[Start of section]

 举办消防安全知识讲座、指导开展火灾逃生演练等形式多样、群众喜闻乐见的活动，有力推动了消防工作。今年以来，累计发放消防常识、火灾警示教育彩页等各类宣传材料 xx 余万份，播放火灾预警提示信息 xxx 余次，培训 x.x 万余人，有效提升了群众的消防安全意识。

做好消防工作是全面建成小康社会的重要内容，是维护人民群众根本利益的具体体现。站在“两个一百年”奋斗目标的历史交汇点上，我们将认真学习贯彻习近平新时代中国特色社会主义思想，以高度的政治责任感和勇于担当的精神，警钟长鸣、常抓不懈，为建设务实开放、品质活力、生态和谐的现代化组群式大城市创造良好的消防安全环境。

[End of section]
[Start of section]

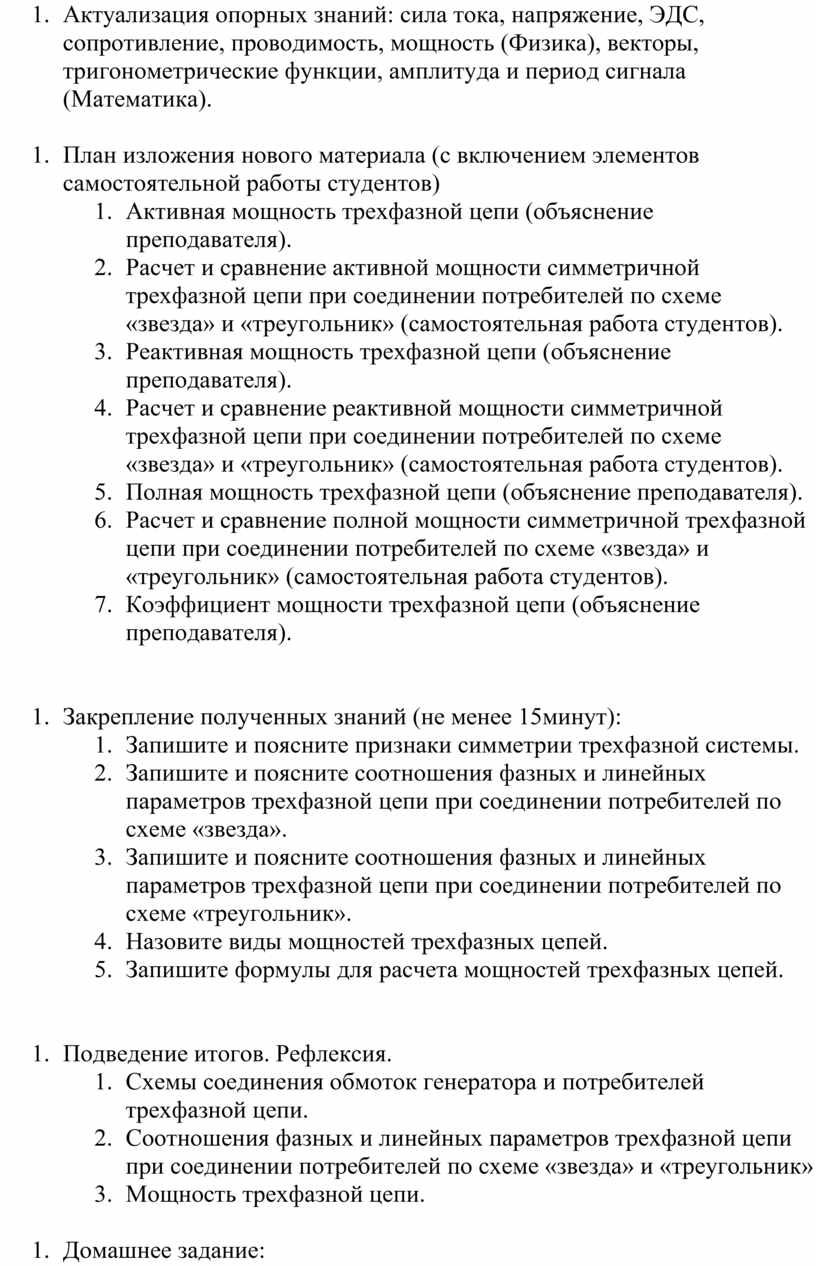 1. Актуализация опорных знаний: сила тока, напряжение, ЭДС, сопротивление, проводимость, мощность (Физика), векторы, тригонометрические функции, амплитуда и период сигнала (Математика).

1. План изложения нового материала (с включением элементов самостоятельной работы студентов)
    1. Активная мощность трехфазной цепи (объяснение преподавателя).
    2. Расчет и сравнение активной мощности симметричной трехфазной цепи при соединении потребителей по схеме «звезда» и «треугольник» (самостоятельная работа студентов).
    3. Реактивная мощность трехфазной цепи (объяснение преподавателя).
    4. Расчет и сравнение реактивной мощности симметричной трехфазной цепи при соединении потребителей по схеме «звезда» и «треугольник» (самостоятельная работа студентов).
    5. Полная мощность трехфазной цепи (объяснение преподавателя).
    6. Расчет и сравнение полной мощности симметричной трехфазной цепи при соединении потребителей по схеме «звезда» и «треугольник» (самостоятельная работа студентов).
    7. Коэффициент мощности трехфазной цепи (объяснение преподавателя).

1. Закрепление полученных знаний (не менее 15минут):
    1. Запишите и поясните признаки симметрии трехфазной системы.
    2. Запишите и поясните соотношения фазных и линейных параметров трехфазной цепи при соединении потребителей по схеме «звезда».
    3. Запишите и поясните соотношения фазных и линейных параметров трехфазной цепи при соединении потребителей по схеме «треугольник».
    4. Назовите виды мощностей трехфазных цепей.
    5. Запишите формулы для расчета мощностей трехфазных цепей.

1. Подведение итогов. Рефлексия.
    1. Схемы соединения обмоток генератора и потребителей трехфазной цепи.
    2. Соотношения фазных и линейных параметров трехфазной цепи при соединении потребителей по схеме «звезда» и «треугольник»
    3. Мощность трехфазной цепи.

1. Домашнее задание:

[End of section]
[Start of section]

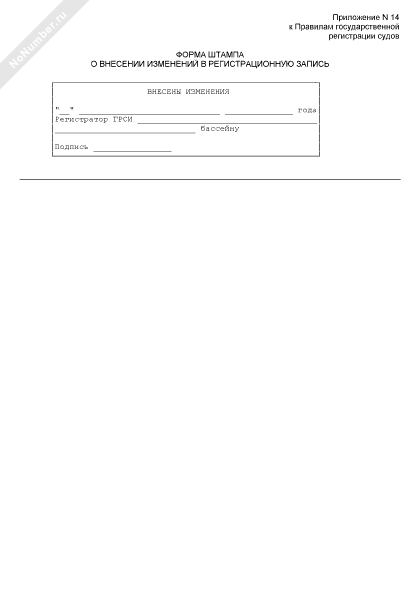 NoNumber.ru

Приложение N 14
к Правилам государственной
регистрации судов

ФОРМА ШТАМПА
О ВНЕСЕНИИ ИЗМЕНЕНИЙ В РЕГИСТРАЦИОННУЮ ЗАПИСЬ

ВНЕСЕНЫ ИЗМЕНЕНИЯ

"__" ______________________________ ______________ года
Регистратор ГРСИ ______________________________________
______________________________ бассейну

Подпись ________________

[End of section]

◆ **WHAT IS NEEDED**
Only those lines of the entries above that run from the line containing "1. План изложения" to the line containing "2. Запишите и", both included, should be transcribed exactly.

◆ **EXPECTED ANSWER**
1. План изложения нового материала (с включением элементов самостоятельной работы студентов)
    1. Активная мощность трехфазной цепи (объяснение преподавателя).
    2. Расчет и сравнение активной мощности симметричной трехфазной цепи при соединении потребителей по схеме «звезда» и «треугольник» (самостоятельная работа студентов).
    3. Реактивная мощность трехфазной цепи (объяснение преподавателя).
    4. Расчет и сравнение реактивной мощности симметричной трехфазной цепи при соединении потребителей по схеме «звезда» и «треугольник» (самостоятельная работа студентов).
    5. Полная мощность трехфазной цепи (объяснение преподавателя).
    6. Расчет и сравнение полной мощности симметричной трехфазной цепи при соединении потребителей по схеме «звезда» и «треугольник» (самостоятельная работа студентов).
    7. Коэффициент мощности трехфазной цепи (объяснение преподавателя).

1. Закрепление полученных знаний (не менее 15минут):
    1. Запишите и поясните признаки симметрии трехфазной системы.
    2. Запишите и поясните соотношения фазных и линейных параметров трехфазной цепи при соединении потребителей по схеме «звезда».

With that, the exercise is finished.